* **PASSAGE TO READ**
--------------------------------------------------
PRODUCTION AND MARKETING AGREEMENT
for
NC ______Cucurbit Cultivar(s)
Between:
______andNORTH CAROLINA STATE UNIVERSITY
______Box 8201
______Raleigh, NC 27695-8201
Ph:______Ph:919-515-7199
Fax:______Fax:919-515-3773
E-mail: ______
This Agreement establishes the terms and conditions under which NORTH CAROLINA STATE UNIVERSITY, (“NCSU”) licenses to ______, (“THE COMPANY”) non-exclusive production and marketing rights for seed of ______(“Hybrid”).
TERMS OF AGREEMENT
- THE COMPANY agrees to:
- Be responsible for maintenance of purity of the Hybrid produced in accordance with industry standards and practices.
- Sell and distribute Hybrid for production of cucurbits at price competitive with similar cucurbit plantsvarieties.
3. Sell the Hybrid only as the designated varietiesy name.
4.Assume all risks and liabilities involved in production and the marketing of Hybrid, and indemnify and hold NCSU harmless from any such risks, liabilities or claims of liability.
5.Maintain a good faith effort to produce and market Hybrid in the current production year and in subsequent years for as long as this Agreement is in effect.
6.Provide NCSU with annual reports on production efforts, marketing efforts, and sales of Hybrid by April 1 of each calendar year.
7.Pay a royalty of 10% of gross sales of Hybrid. The royalty must be paid annually by April 1 of each year for all sales made during the previous calendar year, with payment to the attention of Director at:
North Carolina Foundation Seed Producers, Inc. (NCFSPI)
8220 RILEY HILL RD.
ZEBULON, NC 27597-8773
- Make Available its Hybrid and parent lines production fields for inspection by an appointed official and/or representative of the NCFSPI or of NCSU or of both during normal business hours, when accompanied by an employee of THE COMPANY.
- Make its records of production and sale of Hybrid available upon request by NCSU during normal business hours.
--------------------------------------------------
* **Source records**
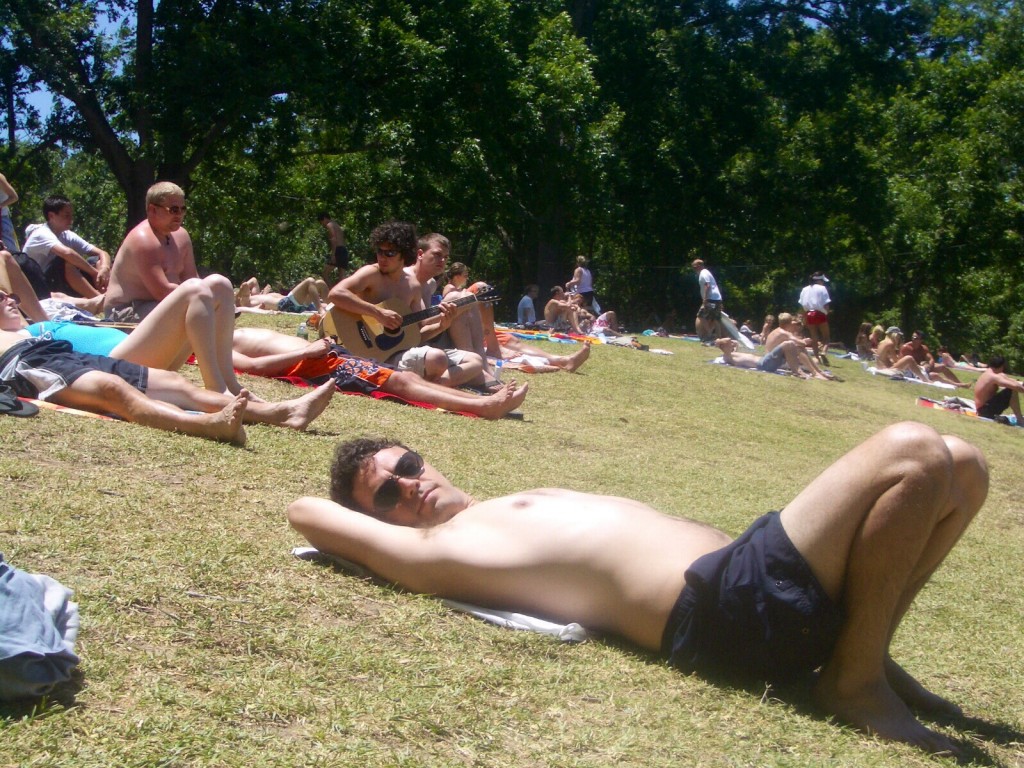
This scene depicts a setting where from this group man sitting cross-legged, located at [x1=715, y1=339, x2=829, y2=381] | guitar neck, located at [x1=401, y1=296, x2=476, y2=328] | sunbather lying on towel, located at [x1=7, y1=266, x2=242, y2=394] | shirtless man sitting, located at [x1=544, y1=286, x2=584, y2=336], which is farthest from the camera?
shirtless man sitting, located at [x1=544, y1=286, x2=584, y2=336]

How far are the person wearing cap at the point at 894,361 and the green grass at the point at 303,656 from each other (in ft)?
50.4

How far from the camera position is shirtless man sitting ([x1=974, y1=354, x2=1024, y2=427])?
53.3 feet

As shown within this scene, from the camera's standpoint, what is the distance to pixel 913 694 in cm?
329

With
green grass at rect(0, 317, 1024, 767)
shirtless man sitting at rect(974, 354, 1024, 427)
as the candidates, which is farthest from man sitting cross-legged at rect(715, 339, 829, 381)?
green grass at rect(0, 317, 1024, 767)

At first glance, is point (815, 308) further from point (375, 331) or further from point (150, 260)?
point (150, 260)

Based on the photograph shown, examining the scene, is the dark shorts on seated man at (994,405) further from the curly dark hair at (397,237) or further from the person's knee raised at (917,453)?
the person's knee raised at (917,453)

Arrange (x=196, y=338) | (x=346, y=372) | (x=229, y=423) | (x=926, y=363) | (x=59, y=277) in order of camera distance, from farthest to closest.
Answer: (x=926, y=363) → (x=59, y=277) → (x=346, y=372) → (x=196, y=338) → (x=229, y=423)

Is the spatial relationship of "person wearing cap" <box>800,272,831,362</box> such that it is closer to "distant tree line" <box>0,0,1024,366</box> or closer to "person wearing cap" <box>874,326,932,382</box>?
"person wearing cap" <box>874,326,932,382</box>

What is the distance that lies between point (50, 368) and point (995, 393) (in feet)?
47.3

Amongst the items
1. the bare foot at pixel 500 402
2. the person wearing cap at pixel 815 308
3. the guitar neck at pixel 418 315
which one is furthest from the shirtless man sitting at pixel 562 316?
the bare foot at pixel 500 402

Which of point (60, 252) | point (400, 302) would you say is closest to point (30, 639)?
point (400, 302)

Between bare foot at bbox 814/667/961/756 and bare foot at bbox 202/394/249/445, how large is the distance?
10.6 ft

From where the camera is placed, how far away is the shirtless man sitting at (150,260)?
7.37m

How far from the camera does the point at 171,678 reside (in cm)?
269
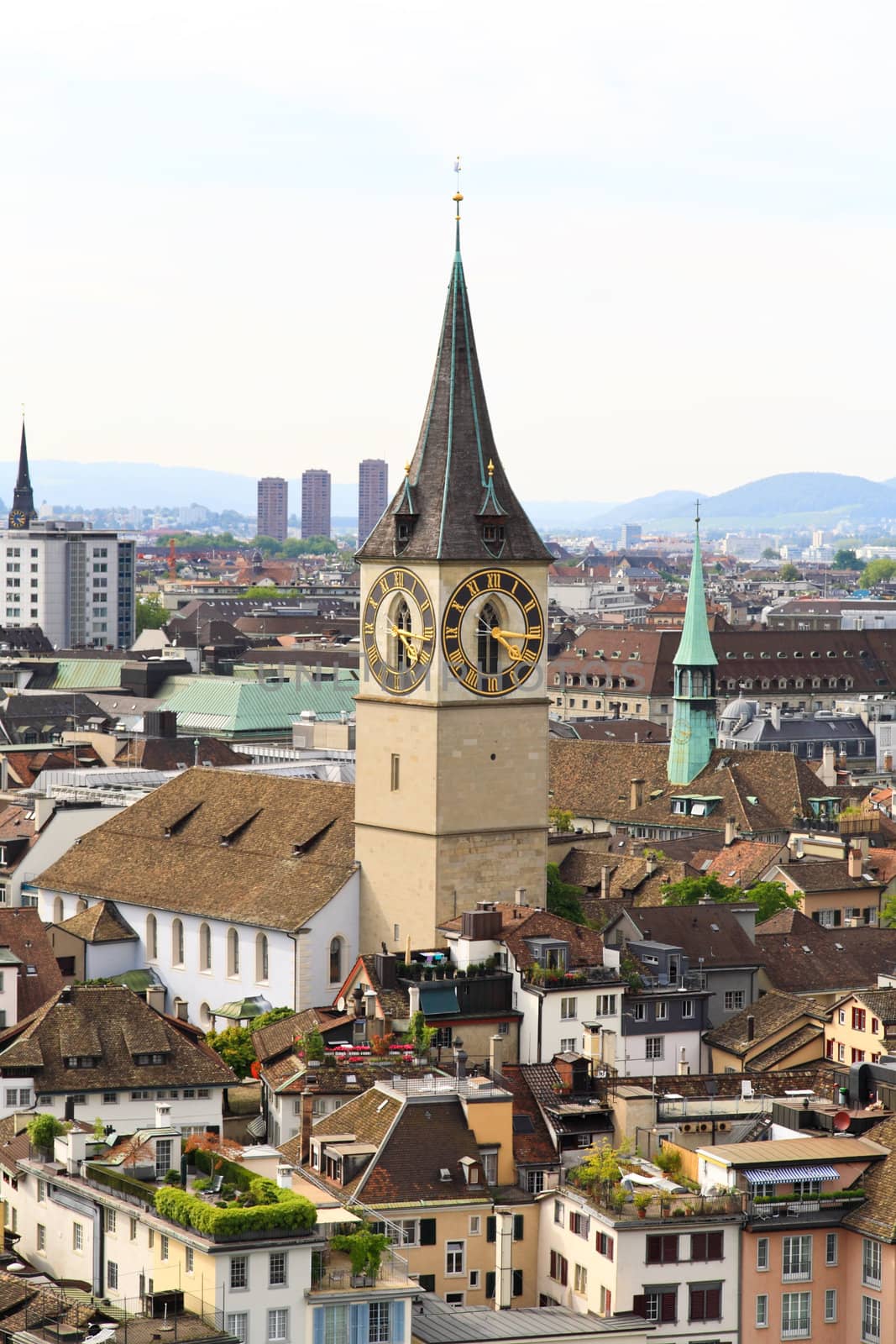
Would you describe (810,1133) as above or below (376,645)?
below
--------------------------------------------------
* **WHAT THIS EXERCISE ASKS**
[a] According to the cucurbit seed agreement, by what date each year must the royalty be paid?
[b] Pick up the cucurbit seed agreement after its final clause and carry it forward in the same style.

* **SOLVED PROBLEMS**
[a] By April 1 of each year, for all sales made during the previous calendar year.

[b]
- NCSU agrees to:
- Grant THE COMPANY the right to obtain seed from NCSU. NCSU may delay the delivery of seed if it interferes with the university’s ability to engage in its research and educational purposes. NCSU will provide THE COMPANY written notice within 30 days if a delay is expected.
- Grant THE COMPANY a non-exclusive license for the production and marketing of Hybrid domestically and/or internationally.
- Conditions:
- This Agreement is effective on the date that THE COMPANY and NCSU have signed the Agreement, and remains in effect indefinitely, or until terminated under C.2 or C.3 below.
- THE COMPANY may terminate this Agreement at any time on six (6) months written notice to NCSU. Upon termination, THE COMPANY will stop Plant production and will pay royalties on all Hybrid sold and will pay royalties on all Hybrid on hand, based on the market value of the Hybrid on the termination date.
- If THE COMPANY breaches any of its obligations under this Agreement or does not produce and market Hybrid for two or more consecutive growing seasons, NCSU shall be entitled to terminate this Agreement immediately upon giving written notice.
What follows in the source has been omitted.